SOURCE PASSAGE
Hi,
I'm seeing a regression on an HP ZBook using the e1000e driver
(chipset PCI ID: [8086:57a0]) -- the system can't get an IP address
after hot-plugging an Ethernet cable. In this case, the Ethernet cable
was unplugged at boot. The network interface eno1 was present but
stuck in the DHCP process. Using tcpdump, only TX packets were visible
and never got any RX -- indicating a possible packet loss or
link-layer issue.
This is on the vanilla Linux 6.16-rc4 (commit
62f224733431dbd564c4fe800d4b67a0cf92ed10).
Bisect says it's this commit:
commit efaaf344bc2917cbfa5997633bc18a05d3aed27f
Author: Vitaly Lifshits <vitaly.lifshits(a)intel.com>
Date: Thu Mar 13 16:05:56 2025 +0200
e1000e: change k1 configuration on MTP and later platforms
Starting from Meteor Lake, the Kumeran interface between the integrated
MAC and the I219 PHY works at a different frequency. This causes sporadic
MDI errors when accessing the PHY, and in rare circumstances could lead
to packet corruption.

EXTRACTED DATA
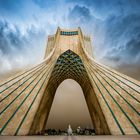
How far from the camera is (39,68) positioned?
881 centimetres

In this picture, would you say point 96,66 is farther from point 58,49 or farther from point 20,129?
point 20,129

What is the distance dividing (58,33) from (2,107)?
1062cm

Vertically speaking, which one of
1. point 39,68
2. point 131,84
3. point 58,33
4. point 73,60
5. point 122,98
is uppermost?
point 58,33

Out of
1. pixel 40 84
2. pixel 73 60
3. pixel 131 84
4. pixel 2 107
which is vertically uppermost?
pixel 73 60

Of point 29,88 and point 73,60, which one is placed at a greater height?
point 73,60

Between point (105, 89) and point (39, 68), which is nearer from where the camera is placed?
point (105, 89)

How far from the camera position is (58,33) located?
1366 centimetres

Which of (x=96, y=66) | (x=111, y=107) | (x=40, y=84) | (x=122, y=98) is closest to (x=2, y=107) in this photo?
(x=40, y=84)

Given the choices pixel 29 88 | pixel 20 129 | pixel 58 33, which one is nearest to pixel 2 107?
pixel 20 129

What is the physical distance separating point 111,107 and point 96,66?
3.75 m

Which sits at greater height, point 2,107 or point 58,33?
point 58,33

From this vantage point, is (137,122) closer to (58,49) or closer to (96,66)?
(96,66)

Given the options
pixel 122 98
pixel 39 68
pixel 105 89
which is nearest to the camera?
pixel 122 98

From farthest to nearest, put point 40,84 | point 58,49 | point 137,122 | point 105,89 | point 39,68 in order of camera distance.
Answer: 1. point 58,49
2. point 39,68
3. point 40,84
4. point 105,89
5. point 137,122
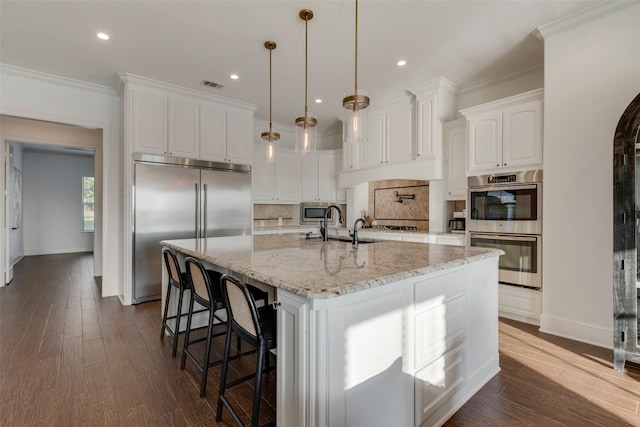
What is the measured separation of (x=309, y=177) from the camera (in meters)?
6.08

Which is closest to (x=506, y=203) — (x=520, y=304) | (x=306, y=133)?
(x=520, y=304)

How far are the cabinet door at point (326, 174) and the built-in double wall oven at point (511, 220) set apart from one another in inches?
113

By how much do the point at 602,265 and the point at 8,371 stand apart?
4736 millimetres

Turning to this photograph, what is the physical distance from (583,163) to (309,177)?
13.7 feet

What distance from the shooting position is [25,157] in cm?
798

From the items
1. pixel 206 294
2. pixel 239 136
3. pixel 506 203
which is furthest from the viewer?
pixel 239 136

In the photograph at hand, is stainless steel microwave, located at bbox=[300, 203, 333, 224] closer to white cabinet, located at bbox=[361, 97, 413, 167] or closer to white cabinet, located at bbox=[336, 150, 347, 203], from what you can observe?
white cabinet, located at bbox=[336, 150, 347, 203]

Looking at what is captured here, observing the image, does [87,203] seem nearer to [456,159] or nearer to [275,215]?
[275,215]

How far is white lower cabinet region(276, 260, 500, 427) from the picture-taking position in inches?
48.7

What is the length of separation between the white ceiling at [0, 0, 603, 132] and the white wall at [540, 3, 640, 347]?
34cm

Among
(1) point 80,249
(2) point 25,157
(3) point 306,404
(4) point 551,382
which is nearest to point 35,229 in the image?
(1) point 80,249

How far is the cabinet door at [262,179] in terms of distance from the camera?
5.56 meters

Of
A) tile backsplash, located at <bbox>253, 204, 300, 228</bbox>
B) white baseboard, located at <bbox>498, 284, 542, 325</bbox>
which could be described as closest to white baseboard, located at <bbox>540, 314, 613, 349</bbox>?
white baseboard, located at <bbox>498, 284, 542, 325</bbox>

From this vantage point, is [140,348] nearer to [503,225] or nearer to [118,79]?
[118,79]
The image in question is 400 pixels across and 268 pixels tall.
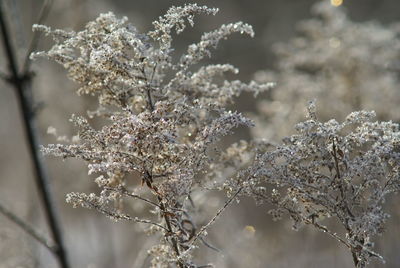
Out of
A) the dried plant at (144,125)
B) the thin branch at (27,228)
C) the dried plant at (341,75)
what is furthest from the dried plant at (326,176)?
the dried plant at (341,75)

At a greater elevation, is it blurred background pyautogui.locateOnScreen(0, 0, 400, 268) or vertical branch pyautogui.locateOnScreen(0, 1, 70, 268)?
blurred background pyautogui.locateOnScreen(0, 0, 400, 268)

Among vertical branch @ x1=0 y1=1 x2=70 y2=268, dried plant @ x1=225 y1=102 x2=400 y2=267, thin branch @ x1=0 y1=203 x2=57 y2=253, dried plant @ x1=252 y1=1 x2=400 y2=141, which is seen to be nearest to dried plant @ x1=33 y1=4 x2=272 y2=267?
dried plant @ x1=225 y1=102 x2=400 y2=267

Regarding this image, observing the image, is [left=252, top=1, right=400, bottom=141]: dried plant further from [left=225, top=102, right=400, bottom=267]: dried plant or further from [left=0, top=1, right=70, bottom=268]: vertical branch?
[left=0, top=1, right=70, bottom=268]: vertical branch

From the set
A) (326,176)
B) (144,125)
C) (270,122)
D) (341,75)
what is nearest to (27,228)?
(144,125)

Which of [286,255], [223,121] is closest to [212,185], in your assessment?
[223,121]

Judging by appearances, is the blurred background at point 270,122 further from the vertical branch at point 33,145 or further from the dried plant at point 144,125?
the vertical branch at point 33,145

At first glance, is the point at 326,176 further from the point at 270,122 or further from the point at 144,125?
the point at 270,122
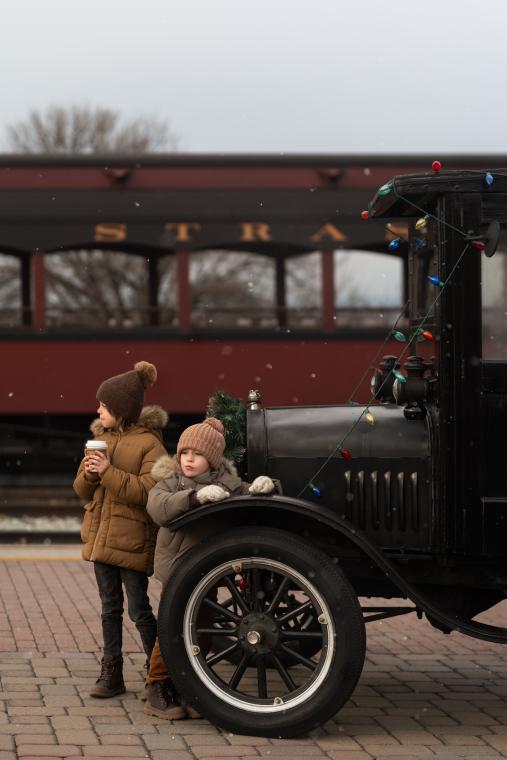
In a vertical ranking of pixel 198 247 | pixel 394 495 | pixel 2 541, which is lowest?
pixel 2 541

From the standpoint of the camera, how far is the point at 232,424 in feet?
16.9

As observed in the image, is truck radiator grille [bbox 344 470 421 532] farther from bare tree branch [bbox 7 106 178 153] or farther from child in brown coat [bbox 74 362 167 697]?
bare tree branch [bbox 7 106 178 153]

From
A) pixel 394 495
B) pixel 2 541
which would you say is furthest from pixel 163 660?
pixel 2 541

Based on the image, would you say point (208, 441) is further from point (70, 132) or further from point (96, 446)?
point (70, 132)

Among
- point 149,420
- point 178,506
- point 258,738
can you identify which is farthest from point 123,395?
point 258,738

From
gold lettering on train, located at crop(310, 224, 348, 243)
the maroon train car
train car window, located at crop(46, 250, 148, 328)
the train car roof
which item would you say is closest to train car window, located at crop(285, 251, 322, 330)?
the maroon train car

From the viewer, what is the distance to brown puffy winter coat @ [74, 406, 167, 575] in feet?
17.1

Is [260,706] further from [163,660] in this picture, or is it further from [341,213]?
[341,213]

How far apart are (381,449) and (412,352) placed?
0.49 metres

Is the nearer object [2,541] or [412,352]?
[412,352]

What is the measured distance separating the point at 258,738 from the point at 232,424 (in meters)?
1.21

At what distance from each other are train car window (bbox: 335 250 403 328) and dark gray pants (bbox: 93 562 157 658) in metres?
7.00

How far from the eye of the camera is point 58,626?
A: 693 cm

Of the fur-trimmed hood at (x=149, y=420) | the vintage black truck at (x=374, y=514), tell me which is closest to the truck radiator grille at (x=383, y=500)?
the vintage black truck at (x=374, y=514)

TASK DESCRIPTION
In the commit quoted in the e1000e bug report, from its title "e1000e: change k1 configuration on MTP and later platforms" to the end, list every abbreviation written entirely in capital letters. The data after the e1000e bug report is separate material and has no link to it.

WRITTEN ANSWER
MTP, MAC, PHY, MDI